26 febbraio 2015, ore 11.00
presso l'aula 103 del Dipartimento di Ingegneria dell'Informazione e Scienze Matematiche
Depicting brain's activity with an atomic magnetometer
Andrei Ben-Amar Baranga
Electrical and Computer Eng. Dept., Ben Gurion University,
and Physics Dept., Nuclear Research Center – Negev,
Beer Sheva, Israel
Extensive scientific effort is underway worldwide towards the understanding of one of the most intriguing human attributes, the mind. The past decade has seen fascinating developments in human brain activity imaging that have enabled researchers and clinicians to specify which brain systems take part in generating thoughts, emotions and actions. Yet, despite the progress to date, the complexity of brain functioning require huge scientific and technical efforts still to be done for brain imaging. CT and MRI provide outstanding anatomical brain imaging. PET, SPECT and fMRI provide partial information on brain activity with low spatial and temporal resolution and require injection of radioactive elements or the application of very high magnetic fields.

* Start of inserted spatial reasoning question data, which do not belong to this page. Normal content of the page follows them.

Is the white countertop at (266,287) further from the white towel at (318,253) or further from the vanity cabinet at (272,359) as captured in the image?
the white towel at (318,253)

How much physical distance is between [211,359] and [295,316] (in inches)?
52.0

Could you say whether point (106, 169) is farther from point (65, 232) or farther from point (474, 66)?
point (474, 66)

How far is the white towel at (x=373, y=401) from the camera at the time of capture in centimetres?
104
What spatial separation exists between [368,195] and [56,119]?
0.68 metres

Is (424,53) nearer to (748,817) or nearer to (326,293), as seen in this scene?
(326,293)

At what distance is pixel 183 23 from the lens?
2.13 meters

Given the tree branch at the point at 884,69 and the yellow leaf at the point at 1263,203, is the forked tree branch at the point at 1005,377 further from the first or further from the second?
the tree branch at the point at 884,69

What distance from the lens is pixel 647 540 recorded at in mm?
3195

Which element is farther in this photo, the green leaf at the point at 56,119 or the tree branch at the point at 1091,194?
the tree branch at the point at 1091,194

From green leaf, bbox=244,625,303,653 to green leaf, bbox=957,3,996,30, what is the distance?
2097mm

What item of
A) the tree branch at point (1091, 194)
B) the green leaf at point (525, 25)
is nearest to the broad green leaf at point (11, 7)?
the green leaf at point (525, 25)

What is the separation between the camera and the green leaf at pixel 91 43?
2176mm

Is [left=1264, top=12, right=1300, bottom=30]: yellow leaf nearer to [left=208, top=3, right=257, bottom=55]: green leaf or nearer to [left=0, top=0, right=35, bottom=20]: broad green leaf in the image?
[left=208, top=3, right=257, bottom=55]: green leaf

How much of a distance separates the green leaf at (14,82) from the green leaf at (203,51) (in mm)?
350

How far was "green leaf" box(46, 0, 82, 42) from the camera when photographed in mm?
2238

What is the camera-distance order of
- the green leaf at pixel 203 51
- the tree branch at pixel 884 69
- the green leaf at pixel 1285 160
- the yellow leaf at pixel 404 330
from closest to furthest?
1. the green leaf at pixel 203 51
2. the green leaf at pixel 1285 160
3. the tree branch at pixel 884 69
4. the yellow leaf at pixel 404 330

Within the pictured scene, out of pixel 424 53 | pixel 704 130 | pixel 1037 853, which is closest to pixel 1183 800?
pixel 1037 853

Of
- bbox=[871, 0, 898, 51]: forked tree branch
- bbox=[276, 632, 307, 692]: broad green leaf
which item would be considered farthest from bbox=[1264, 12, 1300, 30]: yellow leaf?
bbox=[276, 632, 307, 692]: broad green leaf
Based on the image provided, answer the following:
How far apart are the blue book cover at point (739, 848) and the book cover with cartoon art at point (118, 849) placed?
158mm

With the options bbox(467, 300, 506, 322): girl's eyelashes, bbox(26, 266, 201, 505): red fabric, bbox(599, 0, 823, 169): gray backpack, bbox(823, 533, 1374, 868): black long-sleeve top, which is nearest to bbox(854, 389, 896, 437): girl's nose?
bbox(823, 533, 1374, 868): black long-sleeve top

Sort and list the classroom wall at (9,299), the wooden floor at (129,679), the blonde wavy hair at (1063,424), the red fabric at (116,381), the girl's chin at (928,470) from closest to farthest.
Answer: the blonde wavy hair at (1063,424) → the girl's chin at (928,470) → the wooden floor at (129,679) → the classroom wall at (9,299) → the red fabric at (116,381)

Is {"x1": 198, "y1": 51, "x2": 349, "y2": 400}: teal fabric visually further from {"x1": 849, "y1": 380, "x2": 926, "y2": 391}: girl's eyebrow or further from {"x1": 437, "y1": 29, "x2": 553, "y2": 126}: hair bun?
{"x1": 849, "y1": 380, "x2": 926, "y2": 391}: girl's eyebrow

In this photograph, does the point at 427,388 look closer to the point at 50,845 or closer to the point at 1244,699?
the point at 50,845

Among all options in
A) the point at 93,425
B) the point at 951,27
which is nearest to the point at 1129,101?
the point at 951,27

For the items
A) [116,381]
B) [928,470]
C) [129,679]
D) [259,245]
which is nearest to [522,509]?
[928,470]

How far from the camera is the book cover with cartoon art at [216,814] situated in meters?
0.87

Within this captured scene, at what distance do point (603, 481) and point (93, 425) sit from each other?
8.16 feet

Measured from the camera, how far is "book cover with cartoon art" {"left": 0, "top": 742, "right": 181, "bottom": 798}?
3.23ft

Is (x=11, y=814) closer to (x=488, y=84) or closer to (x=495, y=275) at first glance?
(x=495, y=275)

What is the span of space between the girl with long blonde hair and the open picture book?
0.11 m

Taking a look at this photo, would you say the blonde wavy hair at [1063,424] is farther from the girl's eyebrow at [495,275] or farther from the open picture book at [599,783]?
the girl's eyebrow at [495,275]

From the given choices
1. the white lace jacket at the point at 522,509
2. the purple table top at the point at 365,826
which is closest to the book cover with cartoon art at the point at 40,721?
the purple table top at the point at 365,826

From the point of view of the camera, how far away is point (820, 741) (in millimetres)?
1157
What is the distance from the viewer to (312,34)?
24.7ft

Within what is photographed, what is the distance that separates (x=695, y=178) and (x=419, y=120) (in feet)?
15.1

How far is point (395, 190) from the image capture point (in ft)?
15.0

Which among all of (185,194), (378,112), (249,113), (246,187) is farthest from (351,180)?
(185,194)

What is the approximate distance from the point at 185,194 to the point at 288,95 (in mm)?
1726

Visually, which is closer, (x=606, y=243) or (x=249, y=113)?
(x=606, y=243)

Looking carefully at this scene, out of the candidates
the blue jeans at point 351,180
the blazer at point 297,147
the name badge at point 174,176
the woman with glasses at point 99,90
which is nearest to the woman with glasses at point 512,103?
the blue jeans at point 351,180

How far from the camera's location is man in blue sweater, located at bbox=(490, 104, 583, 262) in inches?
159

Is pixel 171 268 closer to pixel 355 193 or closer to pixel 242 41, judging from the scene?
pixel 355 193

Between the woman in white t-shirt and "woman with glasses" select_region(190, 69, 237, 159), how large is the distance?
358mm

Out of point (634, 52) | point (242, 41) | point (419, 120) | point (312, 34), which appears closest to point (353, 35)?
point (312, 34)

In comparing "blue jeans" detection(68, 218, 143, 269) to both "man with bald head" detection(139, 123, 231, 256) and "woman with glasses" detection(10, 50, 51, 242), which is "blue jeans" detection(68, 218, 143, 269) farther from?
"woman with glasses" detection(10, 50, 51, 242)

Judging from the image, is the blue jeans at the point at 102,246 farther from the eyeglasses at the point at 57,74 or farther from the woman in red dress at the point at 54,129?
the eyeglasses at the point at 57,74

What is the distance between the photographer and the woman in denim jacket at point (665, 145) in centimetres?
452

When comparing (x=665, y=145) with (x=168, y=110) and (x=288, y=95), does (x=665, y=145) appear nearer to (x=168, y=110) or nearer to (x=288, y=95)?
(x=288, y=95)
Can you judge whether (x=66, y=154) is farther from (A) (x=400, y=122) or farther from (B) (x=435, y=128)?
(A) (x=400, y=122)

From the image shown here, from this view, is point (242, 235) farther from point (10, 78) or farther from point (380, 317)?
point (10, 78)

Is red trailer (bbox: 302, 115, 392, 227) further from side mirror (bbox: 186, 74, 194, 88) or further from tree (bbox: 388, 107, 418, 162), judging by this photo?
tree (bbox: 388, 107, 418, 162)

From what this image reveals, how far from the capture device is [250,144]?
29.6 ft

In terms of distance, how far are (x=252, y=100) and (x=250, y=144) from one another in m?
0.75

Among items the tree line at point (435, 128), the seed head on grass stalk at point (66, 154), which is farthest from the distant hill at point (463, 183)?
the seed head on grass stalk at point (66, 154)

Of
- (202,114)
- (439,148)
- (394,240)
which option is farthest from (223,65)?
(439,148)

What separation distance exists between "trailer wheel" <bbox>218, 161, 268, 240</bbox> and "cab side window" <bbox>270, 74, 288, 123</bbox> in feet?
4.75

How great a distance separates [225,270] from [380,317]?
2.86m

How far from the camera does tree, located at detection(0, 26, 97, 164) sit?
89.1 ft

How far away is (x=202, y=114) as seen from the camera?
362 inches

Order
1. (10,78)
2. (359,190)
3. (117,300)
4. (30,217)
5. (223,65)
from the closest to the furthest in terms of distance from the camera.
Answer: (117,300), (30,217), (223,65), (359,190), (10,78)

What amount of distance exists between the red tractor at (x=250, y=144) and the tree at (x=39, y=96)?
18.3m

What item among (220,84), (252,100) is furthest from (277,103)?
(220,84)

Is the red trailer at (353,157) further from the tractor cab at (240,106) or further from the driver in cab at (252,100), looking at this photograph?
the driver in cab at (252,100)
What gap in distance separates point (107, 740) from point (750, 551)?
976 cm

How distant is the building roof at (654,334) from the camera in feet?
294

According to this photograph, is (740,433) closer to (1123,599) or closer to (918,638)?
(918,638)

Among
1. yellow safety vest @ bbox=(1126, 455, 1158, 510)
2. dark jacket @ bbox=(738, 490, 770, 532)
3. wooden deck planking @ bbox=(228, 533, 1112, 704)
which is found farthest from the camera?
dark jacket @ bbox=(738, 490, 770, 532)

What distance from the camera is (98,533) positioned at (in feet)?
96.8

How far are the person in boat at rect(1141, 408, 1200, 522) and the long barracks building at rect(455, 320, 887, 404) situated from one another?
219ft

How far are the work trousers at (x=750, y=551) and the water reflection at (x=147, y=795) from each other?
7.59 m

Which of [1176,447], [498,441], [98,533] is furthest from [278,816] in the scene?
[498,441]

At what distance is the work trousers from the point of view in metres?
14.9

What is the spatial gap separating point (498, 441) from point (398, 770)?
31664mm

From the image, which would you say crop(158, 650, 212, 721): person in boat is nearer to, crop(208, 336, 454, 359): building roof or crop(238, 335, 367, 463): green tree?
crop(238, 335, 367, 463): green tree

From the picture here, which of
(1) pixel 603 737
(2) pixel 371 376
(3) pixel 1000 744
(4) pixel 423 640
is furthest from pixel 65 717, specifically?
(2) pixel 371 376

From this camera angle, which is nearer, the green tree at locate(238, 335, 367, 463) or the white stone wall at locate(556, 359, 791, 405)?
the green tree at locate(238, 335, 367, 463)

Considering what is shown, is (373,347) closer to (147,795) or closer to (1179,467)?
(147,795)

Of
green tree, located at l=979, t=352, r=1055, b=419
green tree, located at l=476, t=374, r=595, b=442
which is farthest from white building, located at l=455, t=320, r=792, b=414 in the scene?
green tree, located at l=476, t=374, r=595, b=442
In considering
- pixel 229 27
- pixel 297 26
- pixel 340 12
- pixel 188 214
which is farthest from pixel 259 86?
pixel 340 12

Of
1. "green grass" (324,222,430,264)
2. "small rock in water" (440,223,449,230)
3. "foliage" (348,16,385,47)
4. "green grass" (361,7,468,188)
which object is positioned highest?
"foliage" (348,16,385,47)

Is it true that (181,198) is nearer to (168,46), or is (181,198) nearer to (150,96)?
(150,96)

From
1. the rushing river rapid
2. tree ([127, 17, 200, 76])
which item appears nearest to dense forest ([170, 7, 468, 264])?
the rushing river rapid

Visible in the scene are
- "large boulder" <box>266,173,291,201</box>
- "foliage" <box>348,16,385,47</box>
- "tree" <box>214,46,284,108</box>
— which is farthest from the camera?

Stimulation of a neuron involves ion flux across the cytoplasmic membrane, followed by a rapid change in membrane potential and propagation of an electric pulse along the neuronal cell. The resulting electric potential may be measured on the scalp by electroencephalography (EEG), and the resulting magnetic field, by magnetoencephalography (MEG). These two totally non-invasive techniques, which provide complementary information, are sufficiently fast to study the temporal aspect of the mental operations. Magnetic fields, unlike electric potentials, are not affected by surrounding conducting tissues (like the extra-cranial tissue) and thus may reflect more accurately their source. In contrast to fMRI, both technologies measure directly fast electrophysiological events on a millisecond scale. However the brain magnetic field monitored outside the scalp is very weak, a milliard times weaker than earth magnetic field, and ultra high sensitive magnetometers are required. MEG systems based on liquid-He Superconducting Quantum Interference Device (SQUID) are commercially available today. A pioneering technology for MEG based on a Spin-Exchange Relaxation Free (SERF) atomic magnetometer was developed and published lately. The atomic magnetometer does not require cryogenic cooling and is therefore more reliable and substantially less expensive than the SQUIDs, opening the way to lower cost machines.